Crítica do
Segundo Caderno de O Globo (5/8/2015)
Crítica/ “Caranguejo
Overdrive”
Um homem,
catador de caranguejo e soldado na guerra do Paraguai, de volta ao Rio,
encontra a cidade repleta de obras. Sem reconhecê-la por conta de tantas
mudanças urbanísticas e da loucura que trouxe das batalhas, busca trabalho na
construção do Canal do Mangue. Vagando pela miséria a que a origem o condenou e
pela guerra que o enlouqueceu, revê a cidade, mergulhando na lama da geografia
da fome em busca da fertilidade primitiva das raízes e da pulsação de vidas que
chafurdam no mangue. No percurso deste homem condenado à animalidade pela
destruição à sua volta, resta incorporar a forma de caranguejo, força vital e
absoluta no subterrâneo de zonas enlameadas. Mais do que metáforas, o texto de
Pedro Kosovski e a direção de Marco André Nunes, indissociáveis como unidade de
concepção, aproximam épocas (séculos XIX e XXI) pela ensaística de Josué de Castro, a sonoridade do Manguebeat de Chico Science e a poética soterrada da alma
da cidade. O que torna provocante essa mistura de performance, dramaturgia e
música são as conexões cênicas que estabelece com cada um desses elementos em descontínuas
e simbólicas imagens.
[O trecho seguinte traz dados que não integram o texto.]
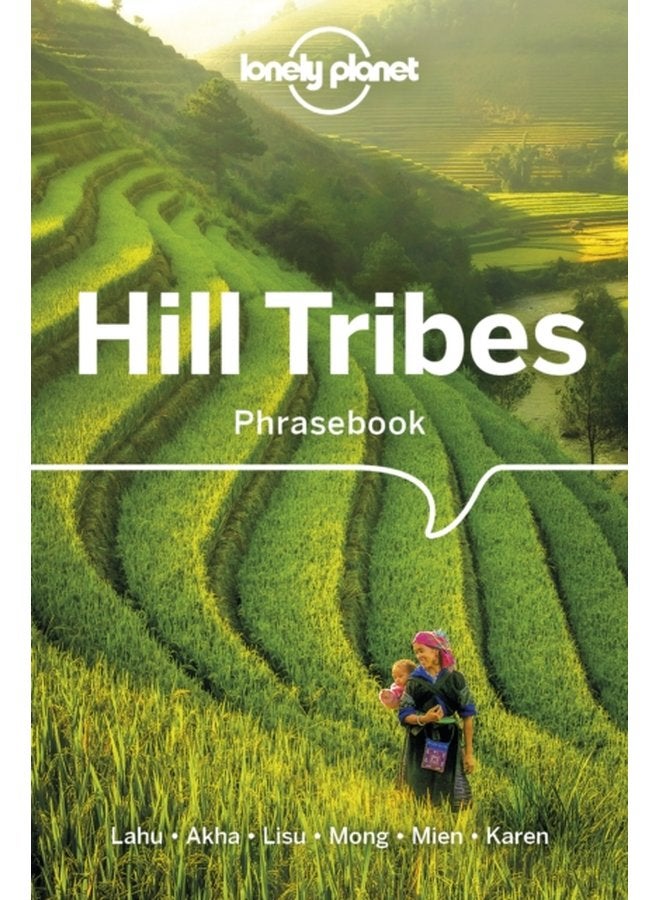 Lonely Planet Hill Tribes Phrasebook Dictionary - Paperback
Não há organicidade dramática ou continuidade narrativa que
balize a percepção, mas diversidade de recursos que desviam o olhar para a
simultaneidade de ações e a multiplicidade da palavra. Caranguejos vivos,
presos em uma gaiola, se contrapõem à presença de um ator coberto de lama,
representando a figura ampliada do crustáceo humanizado. A velocidade com que a
história carioca das últimas décadas é contada em espanhol acelera os
fragmentos sonoros captados na mesma intensidade do absurdo dos fatos narrados.
Num fluxo, de tempos e formas, não se dá trégua à estimulação sensorial. Da
exposição direta de um ator falando ao microfone ao desenho traçado diretamente
nos corpos, o espaço de ver e ouvir se decompõe em cenas estilhaçadas, capturadas
como possibilidades de sensações visuais e auditivas intensas. A sensibilização
é o meio através do qual, autor e diretor interpretam referências histórias,
apropriam-se do jogo político e se relacionam com o contemporâneo. A
brutalidade da pobreza de ontem reverbera nas citações a de hoje em diálogo
entrecortado e intermitente entre estéticas contrastadas e falências sociais. A
sintonia de Pedro Kosovski e Marco André Nunes se reflete no elenco e na
criação técnica, coletivamente integrados e coesos. A direção musical de Felipe
Storino, a iluminação de Renato Machado e a instalação de Marco André Nunes são
corresponsáveis pelas experimentações e eficiência de um espetáculo que provoca
por suas virtudes construtivas. Alex Nader tem presença mais secundária, ainda
que vigorosamente atuante. Assim como imprime no corpo carapaça animal, Eduardo
Speroni se protege no físico da sua menor vivência cênica. Felipe Marques com domínio
e controle corporal faz da figura estática e coberta de lama de um caranguejo,
síntese visual e dramática do homem que foi ou será animal. Matheus Macena,
personagem em torno do qual gravita a montagem, dispõe sua voz impostada e
corpo treinado à miserabilidade do soldado perdido na cidade na qual nunca teve
lugar. Carolina Virguez contrabalança
com o humor de suas intervenções, tanto como a professora que espalha clichês da
academia como ao contar versão improvisada
da vida carioca, a crueza do tempo contínuo de mundos imutáveis.